Story:
Richard (63) is an orthodontist who lives in Illinois. He has built his orthodontist practice to the point that he has multiple locations around Chicago. Richard has 5 locations and an average of 10 employees at each location. He has decided that it is time to retire and sell his practice. Richard and his financial planner have discussed selling the practice for a few years. They have estimated that selling the practice could take eight to ten months, and with the recent appraisal coming back at $4,200,000 for the practice, Richard is ready to start the process. Richard is aware that there will be a 20% federal capital gains tax, 5% state tax, and 4% net investment income tax. Richard’s financial planner has some positive news. There is a way for Richard to sell the business that allows him to defer the capital gains tax liability permanently.
Situation:
Richard decides to participate in a capital gains deferral strategy.
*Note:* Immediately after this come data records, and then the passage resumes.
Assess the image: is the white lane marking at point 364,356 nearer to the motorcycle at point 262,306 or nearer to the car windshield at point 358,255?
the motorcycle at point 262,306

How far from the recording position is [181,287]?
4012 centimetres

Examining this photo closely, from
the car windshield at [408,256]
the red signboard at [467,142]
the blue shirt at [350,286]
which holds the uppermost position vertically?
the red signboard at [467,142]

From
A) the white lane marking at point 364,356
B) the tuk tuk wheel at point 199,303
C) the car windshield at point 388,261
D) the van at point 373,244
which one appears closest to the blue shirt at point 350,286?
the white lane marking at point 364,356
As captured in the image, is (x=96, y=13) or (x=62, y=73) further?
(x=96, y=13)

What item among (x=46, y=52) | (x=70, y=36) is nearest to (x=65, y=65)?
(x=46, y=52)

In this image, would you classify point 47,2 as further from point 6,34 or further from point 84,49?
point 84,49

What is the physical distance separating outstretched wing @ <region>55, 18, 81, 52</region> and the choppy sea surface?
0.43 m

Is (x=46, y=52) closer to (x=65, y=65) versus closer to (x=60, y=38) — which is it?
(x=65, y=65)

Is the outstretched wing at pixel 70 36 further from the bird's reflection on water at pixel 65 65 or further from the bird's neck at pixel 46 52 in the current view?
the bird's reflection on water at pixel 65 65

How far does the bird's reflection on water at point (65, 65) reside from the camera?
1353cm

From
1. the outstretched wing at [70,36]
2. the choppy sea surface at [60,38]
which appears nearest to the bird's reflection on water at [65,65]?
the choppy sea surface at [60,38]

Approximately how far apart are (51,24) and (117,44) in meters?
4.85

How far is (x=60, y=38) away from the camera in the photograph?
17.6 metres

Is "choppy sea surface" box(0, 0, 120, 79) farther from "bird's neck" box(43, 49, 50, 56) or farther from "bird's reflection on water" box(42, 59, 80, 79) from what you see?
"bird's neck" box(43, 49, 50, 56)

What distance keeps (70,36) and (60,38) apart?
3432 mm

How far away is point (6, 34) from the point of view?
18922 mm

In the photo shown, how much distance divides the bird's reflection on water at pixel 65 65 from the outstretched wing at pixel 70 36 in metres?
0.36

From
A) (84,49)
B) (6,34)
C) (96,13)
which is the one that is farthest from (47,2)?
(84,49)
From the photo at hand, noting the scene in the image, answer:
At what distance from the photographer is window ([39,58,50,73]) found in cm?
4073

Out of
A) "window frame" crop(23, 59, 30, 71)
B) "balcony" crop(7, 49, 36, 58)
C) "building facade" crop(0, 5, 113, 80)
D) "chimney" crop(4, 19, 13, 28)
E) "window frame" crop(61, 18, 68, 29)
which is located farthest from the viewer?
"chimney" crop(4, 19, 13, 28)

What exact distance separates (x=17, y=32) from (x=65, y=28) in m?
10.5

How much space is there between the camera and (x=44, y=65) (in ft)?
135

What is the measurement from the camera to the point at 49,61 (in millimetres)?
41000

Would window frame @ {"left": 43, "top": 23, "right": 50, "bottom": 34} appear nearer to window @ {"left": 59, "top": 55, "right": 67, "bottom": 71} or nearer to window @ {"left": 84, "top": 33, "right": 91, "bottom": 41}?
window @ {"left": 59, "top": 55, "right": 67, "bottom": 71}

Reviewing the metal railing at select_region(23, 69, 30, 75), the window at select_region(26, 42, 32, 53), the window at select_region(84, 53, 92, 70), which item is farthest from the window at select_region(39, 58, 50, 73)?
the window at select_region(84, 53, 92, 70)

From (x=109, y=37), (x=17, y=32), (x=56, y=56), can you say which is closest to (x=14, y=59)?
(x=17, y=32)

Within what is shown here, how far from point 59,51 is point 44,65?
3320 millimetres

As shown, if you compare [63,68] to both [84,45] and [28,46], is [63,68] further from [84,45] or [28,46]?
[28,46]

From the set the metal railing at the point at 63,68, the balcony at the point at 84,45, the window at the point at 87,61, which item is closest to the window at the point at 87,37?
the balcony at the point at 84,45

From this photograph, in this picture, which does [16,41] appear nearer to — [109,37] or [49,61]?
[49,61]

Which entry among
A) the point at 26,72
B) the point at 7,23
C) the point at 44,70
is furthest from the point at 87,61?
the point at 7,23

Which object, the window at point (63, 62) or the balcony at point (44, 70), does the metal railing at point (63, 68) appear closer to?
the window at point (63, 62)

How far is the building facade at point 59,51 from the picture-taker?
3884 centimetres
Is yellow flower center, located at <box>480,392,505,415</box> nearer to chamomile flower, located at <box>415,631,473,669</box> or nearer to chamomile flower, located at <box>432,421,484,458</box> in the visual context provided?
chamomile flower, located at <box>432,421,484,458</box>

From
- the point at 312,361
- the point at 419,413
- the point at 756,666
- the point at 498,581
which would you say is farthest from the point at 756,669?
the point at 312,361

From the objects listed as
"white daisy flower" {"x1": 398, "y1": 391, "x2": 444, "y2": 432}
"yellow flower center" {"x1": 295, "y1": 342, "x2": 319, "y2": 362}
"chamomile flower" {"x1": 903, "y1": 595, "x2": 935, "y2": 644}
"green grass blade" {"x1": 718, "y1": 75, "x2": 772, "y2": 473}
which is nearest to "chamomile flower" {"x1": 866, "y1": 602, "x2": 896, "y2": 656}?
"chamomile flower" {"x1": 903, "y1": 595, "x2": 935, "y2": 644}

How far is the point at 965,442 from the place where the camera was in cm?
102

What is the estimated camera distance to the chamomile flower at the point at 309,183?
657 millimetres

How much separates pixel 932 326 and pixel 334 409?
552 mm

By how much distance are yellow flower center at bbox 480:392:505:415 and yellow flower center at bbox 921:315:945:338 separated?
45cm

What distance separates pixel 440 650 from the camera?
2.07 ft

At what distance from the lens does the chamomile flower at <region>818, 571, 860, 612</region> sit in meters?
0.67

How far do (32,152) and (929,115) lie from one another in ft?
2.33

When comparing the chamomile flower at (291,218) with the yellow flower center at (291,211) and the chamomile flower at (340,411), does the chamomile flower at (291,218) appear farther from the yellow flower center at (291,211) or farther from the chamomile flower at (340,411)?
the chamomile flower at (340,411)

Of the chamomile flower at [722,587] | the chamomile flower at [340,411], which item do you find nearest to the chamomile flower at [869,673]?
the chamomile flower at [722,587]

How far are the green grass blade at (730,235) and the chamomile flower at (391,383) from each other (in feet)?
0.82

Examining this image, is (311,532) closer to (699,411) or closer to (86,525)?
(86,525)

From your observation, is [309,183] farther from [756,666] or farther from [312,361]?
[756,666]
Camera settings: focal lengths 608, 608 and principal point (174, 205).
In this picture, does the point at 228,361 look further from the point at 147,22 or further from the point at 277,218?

He can sell his business and defer the $1,218,000 in capital gains taxes he would otherwise pay with a traditional business sale structure. Richard sells his orthodontics practice to an intermediary trust for $4,200,000. The trust gives Richard a promissory note for the $4,200,000. This promissory note outlines a structured payment plan that allows him to keep the sale’s principal in the trust.
Result:
The trust captures the total principal amount of the sale, and Richard has avoided a tax liability of $1,218,000. Richard knows that the trust will earn between 2% – 5%, and his distribution will be $84,000 – $210,000 annually. Between the distributions and the other investments Richard has made, he believes he can avoid taking a distribution from the trust’s principal for many years, if ever. If Richard never receives a distribution from the trust’s principal, he will not have to pay capital gains tax on the principal. However, if Richard eventually does need to have the principal distributed to him, he will only have to pay taxes on what is being distributed from the trust.